Example 9: The number of irrational terms in the expansion of ${{\left( \sqrt[8]{5}+\sqrt[6]{2} \right)}^{100}}$ is

Solution:

${T_{r + 1}}{ = ^{100}}{C_r}\,{5^{\frac{{100 – r}}{8}}}{.2^{\frac{r}{6}}}$

As 2 and 5 are co-prime. ${T_{r + 1}}$ will be rational if $100 – r$ is multiple of 8 and r is multiple of 6 also $0 \le r \le 100$

$\Rightarrow \,r = 0,\,6,\,12…….96$;

$\Rightarrow \,100 – r = 4,\,10,\,16…..100$………….. (i)

But  100-r is to be multiple of 8.

So, 100-r= 0, 8, 16, 24,……96 …..(ii)

Common terms in (i) and (ii) are 16, 40, 64, 88.

$\Rightarrow$ r = 84, 60, 36, 12 give rational terms

$\Rightarrow$ The number of irrational terms  = 101 – 4 = 97.

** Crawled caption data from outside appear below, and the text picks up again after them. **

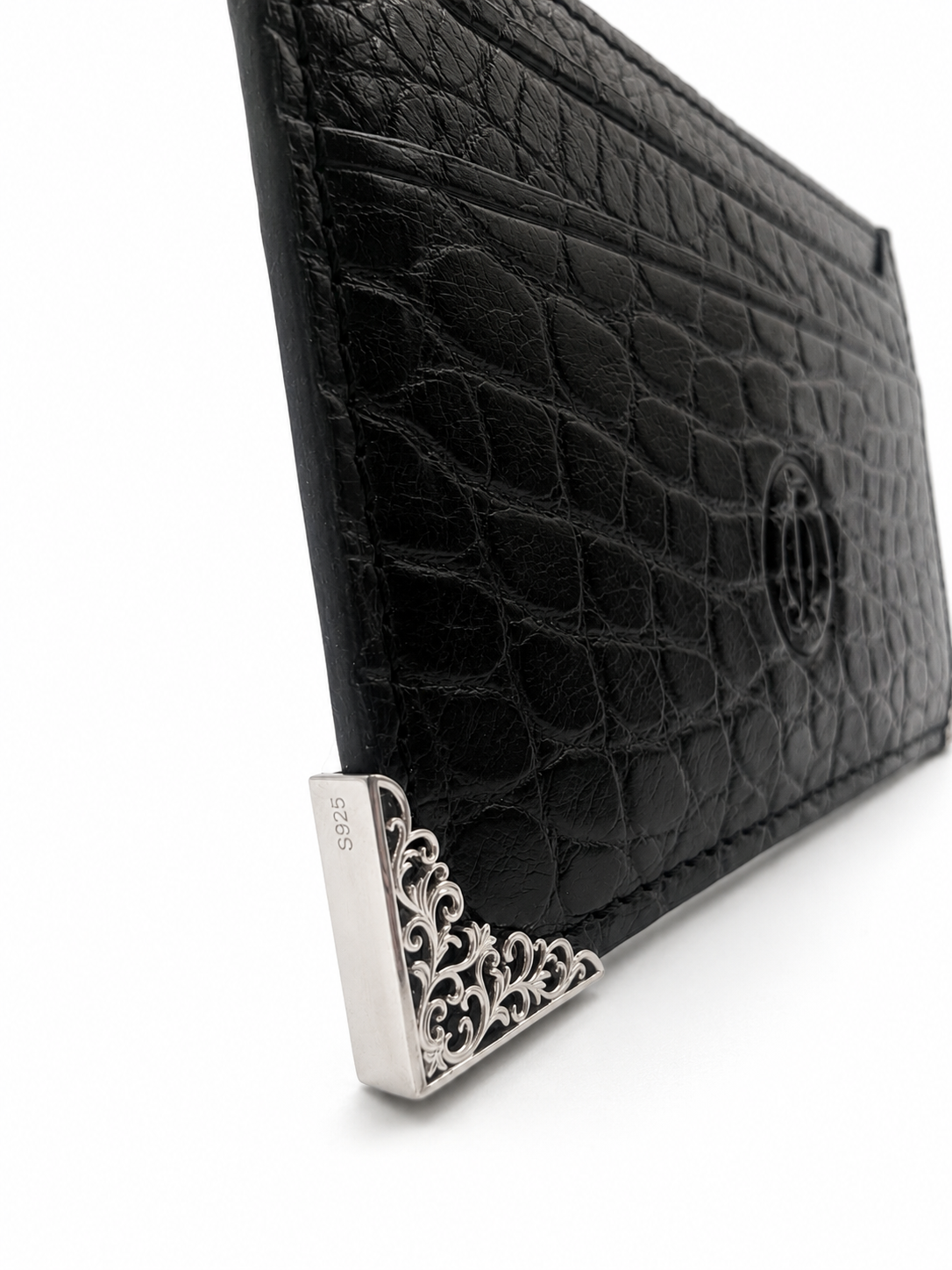 Black Croco Cardholder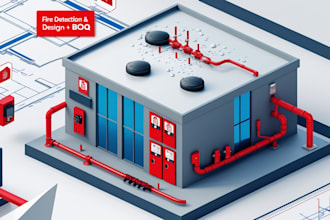 design fire detection, sprinkler system and prepare boq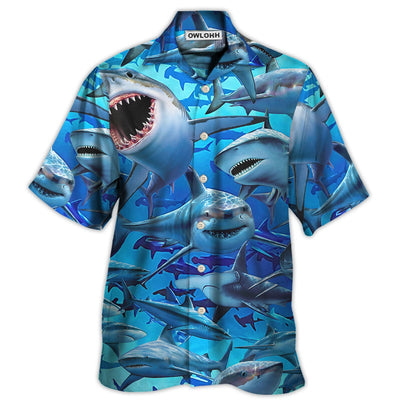Hawaiian Shirt / Adults / S Shark Awesome Love It Love Ocean Shark - Hawaiian Shirt - Owls Matrix LTD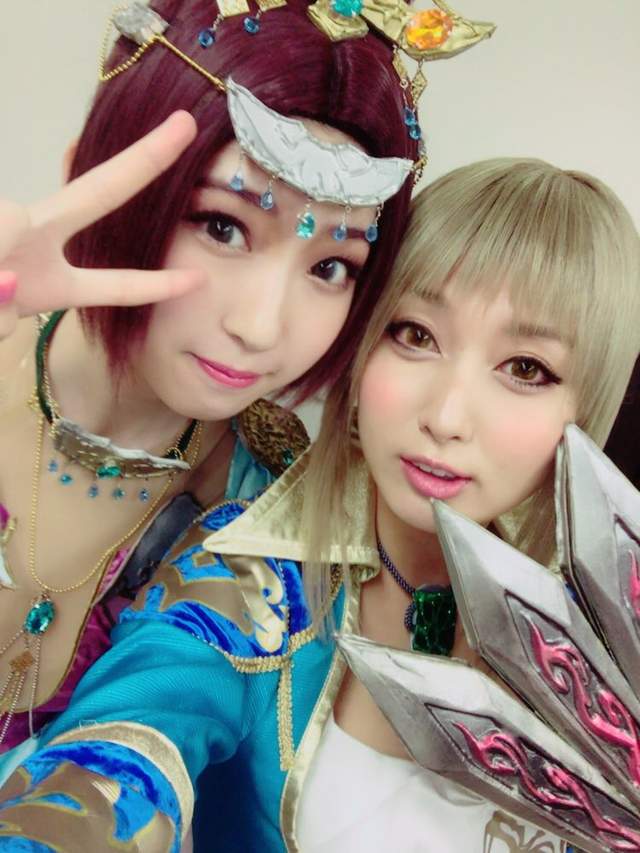 《貂蝉VS王元姬》口袋版三国志大战美女精彩Cosplay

## Finding the integral or fractional part of the expansion

Example 10: The integral of ${(\sqrt 2 + 1)^6}$ will be

Solution:

Let ${(\sqrt 2 + 1)^6}$=I + f, where I is the integral part and f is the fractional part.

Also, let f’ be the complementary fraction of f, such that f + f’ = 1. {Both f and f’ are proper fraction i.e. fractions less than 1}

Note that, $\left( {\sqrt 2 – 1} \right) < 1$ or ${\left( {\sqrt 2 – 1} \right)^6} < 1$. Let f’=${\left( {\sqrt 2 – 1} \right)^6}$

Also, we know that, ${(x + y)^n} + {(x – y)^n} = 2({x^n}{ + ^n}{C_2}{x^{n – 2}}{y^2}{ + ^n}{C_4}{x^{n – 4}}{y^4} + …..)$

Or ${(\sqrt 2 + 1)^6} + {(\sqrt 2 – 1)^6}$ =I + f + f’

$= 2({(\sqrt 2 )^6}{ + ^6}{C_2}{(\sqrt 2 )^4}{(1)^2}{ + ^6}{C_4}{(\sqrt 2 )^2}{(1)^4}{ + ^6}{C_6}{(\sqrt 2 )^0}{(1)^6})$

= $2(8 + 15 \times 4 + 30 + 1) = 198$

As f +f’ =1, the required integral part is 198-1 = 197.